In recent weeks, the public focus has been on two areas: autos and beef. The auto sector is of vital importance to our members who make the glass, tires, steel, plastics and countless other products that are part of the supply chain in the auto and auto parts sector. Before the recent talks that occurred in Seoul, South Korea, we worked with the Administration and others in the preparation of a negotiating approach in the auto sector that we could support. Regrettably, the South Koreans showed little willingness to move off of their positions at those talks.

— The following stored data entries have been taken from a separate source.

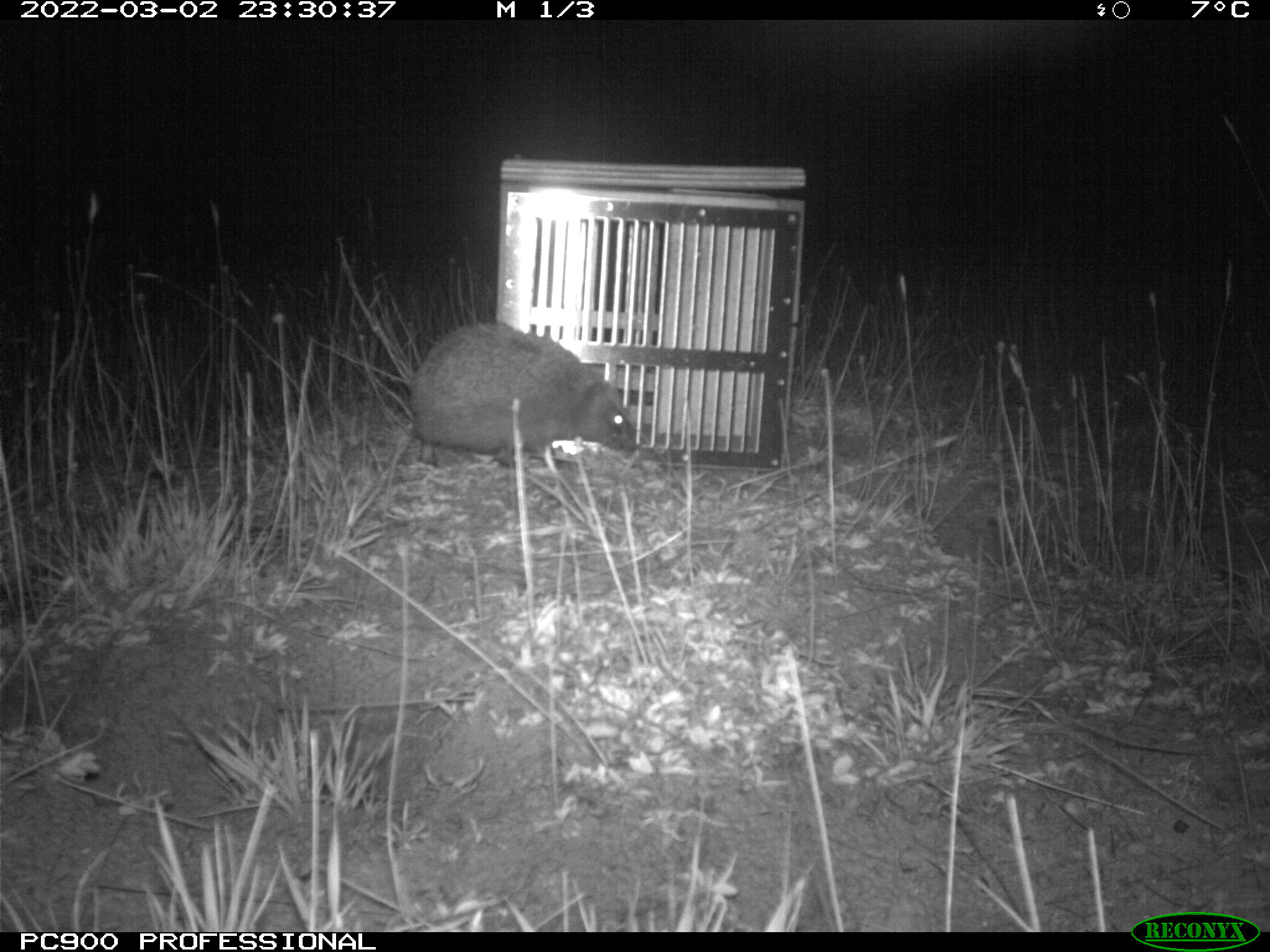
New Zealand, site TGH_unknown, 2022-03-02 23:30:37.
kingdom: Animalia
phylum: Chordata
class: Mammalia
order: Eulipotyphla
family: Erinaceidae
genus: Erinaceus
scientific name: Erinaceus europaeus europaeus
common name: european hedgehog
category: hedgehog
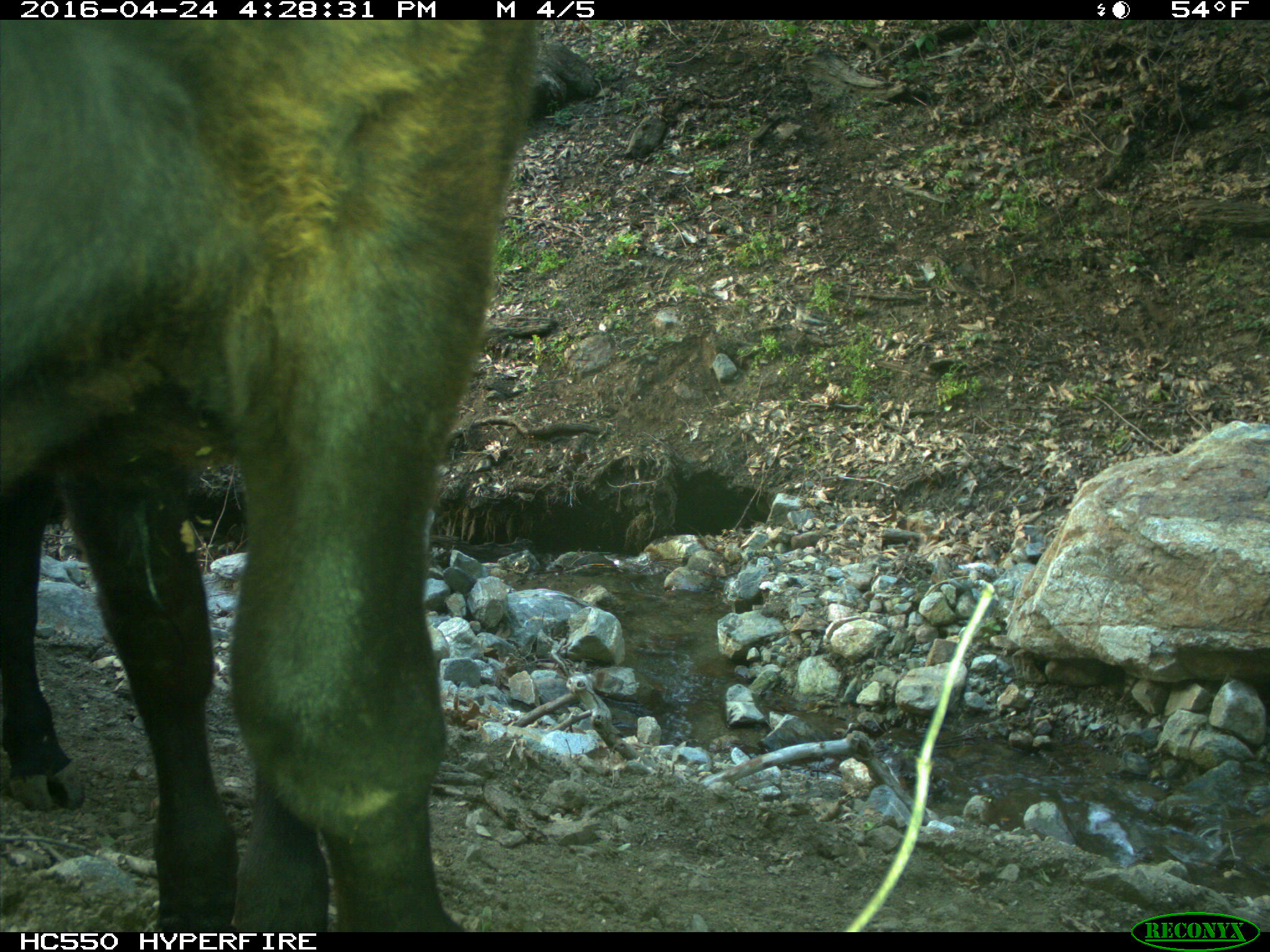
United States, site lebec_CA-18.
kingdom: Animalia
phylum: Chordata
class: Mammalia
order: Artiodactyla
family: Bovidae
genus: Bos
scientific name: Bos taurus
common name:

Last week’s negotiations resulted in an agreement. Unfortunately, the provisions that have been agreed to fall far short of the proposals the USW identified as the minimum approach necessary to secure the union’s support. The final agreement will result in increased access to the U.S. market for Korean producers with insufficient assurance that the closed South Korean market will sufficiently open up to our auto exports and other manufactured goods, such as steel. In addition, provisions were not included in the FTA to reduce the flood of products that could be shipped from China and other countries to Korea to be assembled into South Korean exports that will benefit from the terms of the FTA. The lack of strong rule of origin provisions as well as duty drawback will directly and adversely impact USW members in a number of industrial sectors. The delays in tariff phase-outs will only defer, not reverse, the negative consequences of the proposed FTA.
At any time, but certainly at this time, as our nation’s economy and our workers continue to wrestle with economic problems, we must not risk our future for ideological goals. As a recent study shows, the rate of U.S. exports to current FTA partners lags behind that of countries where we have no FTA in place. Promises made by previous Administrations as to the enormous benefits of free trade agreements have simply not come to pass for American workers. Indeed, our trade deficit continues to sap our nation’s economic strength and the existing FTAs have not provided the benefits that were promised.
In the auto sector, imports of vehicles and parts from Korea have exceeded exports by 14-to-1 or more for the last decade. Korean transplant auto production here in the United States, while providing welcome jobs, continues to act as a magnet for foreign components as their domestic content averages only about 40%. And, while Korean workers at these companies in their home market benefit from union representation, their operations here in the United States actively and aggressively fight to deny workers their most basic labor rights.
Other sectors represented by the USW — auto parts, petroleum products, tires and iron and steel, for example — have contended with fast-growing imports from Korea this year, and the FTA will only ensure a continuation of the negative impact of this import flood on domestic production and employment.
The USW looks at trade as but one component of a broader economic policy. But discussions about how we can develop a broader economic strategy that will enhance the rights and interests of working people to ensure that they truly share in the benefits of globalization have not been successful. Our nation fails to have a comprehensive strategy to enhance the competitiveness of our economy, to ensure the strength of our manufacturing base and to increase employment, wages and income. As a result, we must look at the terms of the FTA on their own.
Most of the focus has been on the provisions relating to the auto sector, perhaps the single most important industrial sector involved in trade between our two countries. The final provisions are better than the Bush-negotiated agreement. But they remain insufficient and are damaging to manufacturing sectors where our members work. There are many other provisions in the proposed FTA that the USW and others in organized labor specifically identified as needing improvement, but these concerns were not addressed in these talks.
Our members live with the effects of trade every day and recognize that we live in a global economy. Today’s trade situation has cost the jobs of too many of our members, and they are looking for a change in trade policy that will advance their interests, as well as those of others living around the globe. This agreement, however, does not represent the change in trade policy that will advance American workers’ interests.
South Korea is a strong ally that deserves our friendship and support. They have it. But we do not need to inflict further damage to our manufacturing sector and the lives and livelihoods of our workers to prove the strength of our alliance. We have concluded that, while improved, it still does not merit USW support, and we will oppose its passage.”